The building was listed at Grade II in 1972, and has a long history of use going back to the Edwardian Era.
In 1908-09 numbering, occupants were – 509: Smith Jas and Sons, Dyers and Cleaners; 511: Luna Madame, Fancy Goods Dealer; 513-515: Righton, Jas, Chemist and Druggist, also at 48 Hoghton Street.
Smith dyers and cleaners remained at the premises until 1924 and Righton the pharmacist was a tenant until the 1940s (although they changed units to 511). In 1910, 511 was occupied by a ladies tailor and in 1914 the tenant was listed as WA Rimmer, hairdressers, wig makers, hair workers, chiropodists and manicurists.
In 1924-5, 509 was occupied by Rothwell W. Household Linen Specialists and 513-515 was Surpass Shoe Co. Ltd. As 515 is also listed as McBride; Ladies Tailor and Furrier, it is possible that this was when the upper units began to be used as retail units.
Upper floor use for offices is evident in the 1927-28 entry which reads as follows: 509: Maison Vandevelde-Soul; manufacturers of real laces and hand embroidered linens; 511: Righton, Jas.; 513- 515: Surpass Shoe Co; the leading shoecraft specialists; 515a: McBride Wm.

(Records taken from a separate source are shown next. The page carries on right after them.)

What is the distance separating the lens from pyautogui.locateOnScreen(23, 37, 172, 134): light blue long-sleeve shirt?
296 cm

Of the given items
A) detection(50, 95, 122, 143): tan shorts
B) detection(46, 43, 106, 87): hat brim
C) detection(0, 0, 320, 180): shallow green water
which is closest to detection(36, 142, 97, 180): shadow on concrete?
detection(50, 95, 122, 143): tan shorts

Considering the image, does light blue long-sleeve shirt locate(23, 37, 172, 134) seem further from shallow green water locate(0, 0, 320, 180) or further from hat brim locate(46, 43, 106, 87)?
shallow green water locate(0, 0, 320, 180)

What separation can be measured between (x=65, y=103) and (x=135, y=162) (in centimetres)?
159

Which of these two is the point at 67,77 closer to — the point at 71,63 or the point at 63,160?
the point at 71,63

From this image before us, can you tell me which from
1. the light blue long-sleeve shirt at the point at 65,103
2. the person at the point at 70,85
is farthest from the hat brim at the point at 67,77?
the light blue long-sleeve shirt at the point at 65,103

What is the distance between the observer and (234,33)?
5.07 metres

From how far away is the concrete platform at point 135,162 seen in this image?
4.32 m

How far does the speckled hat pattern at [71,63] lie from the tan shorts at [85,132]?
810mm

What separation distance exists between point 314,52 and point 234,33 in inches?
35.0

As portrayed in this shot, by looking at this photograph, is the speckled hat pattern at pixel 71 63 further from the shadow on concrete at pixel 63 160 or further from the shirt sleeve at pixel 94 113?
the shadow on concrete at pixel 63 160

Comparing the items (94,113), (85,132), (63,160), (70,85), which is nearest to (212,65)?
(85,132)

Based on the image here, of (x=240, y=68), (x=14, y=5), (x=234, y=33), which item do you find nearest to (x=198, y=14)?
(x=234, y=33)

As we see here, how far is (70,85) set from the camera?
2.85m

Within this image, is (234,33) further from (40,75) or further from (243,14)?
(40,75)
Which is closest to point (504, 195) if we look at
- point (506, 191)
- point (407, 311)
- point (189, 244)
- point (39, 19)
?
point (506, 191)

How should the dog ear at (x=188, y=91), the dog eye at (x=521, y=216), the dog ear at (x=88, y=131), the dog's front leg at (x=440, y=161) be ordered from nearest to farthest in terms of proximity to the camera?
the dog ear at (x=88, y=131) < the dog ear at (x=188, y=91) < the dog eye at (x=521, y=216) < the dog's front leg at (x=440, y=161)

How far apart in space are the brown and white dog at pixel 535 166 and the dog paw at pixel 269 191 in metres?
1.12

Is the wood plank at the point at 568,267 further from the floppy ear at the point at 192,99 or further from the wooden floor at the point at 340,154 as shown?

And Ladies Tailor and Furrier; 515a: Conservative and Unionist Association; 515a: Women’s Unionist League; 515a: Junior Unionist Association. A variety of uses continued with the entry for 1930-31: 509: Neubert Optician; eyesight specialist for spectacles; 511: Righton, Jas, Pharmacist; 513-515: Dolcis Shoe Co.; 515a: McBride Wm; Ladies Tailor and Furrier; 515a: Southport Unionist Association; 515a: Women’s Unionist League; 515a: Junior Unionist Association.
In 1933-34 the occupants were – 509: Neubert, Optician, Eyesight Specialist for Spectacles; 511: Righton, Jas; Pharmacist; 513-515: Dolcis Shoe Company Ltd.; 515a: Southport Unionist Association; 515a: Southport Women’s Unionist League; 515a: Southport Junior Imperial League; 515a: Persian Carpets and Rugs (S. Tiourian proprietor).
By 1939-40, upper floor uses are no longer noted. This could be because the upper storeys were used as storage for the units below. 509: Neubert; Optician, Eyesight Specialist for Spectacles; 511: Righton, Jas; Pharmacist; 513-515: Dolcis Shoe Co. Ltd.
In 1951 there were two ground floor tenants, and an optician operating from the first floor. 509-511: Sheldons Chemists Ltd. Manufacturing and Dispensing Chemist; Neubert Consulting Optician (1st Floor); 513-515: Dolcis Shoe Co.
The last trade directory entry is 1960: 509-511: Sheldons Chemist Ltd. Manufacturing, Dispensing and Photographic Chemists. Neubert Consulting Optician; 513: Dolcis Shoe Co. Ltd.; 513-515: Robins. E. Ltd; Ladies and Children’s Outfitters.
The ground floor unit continued in use as a retail premises into the 21st Century.
The last tenants were Kedem Cosmetics and Status, but the units have remained empty and looking derelict for the past few months.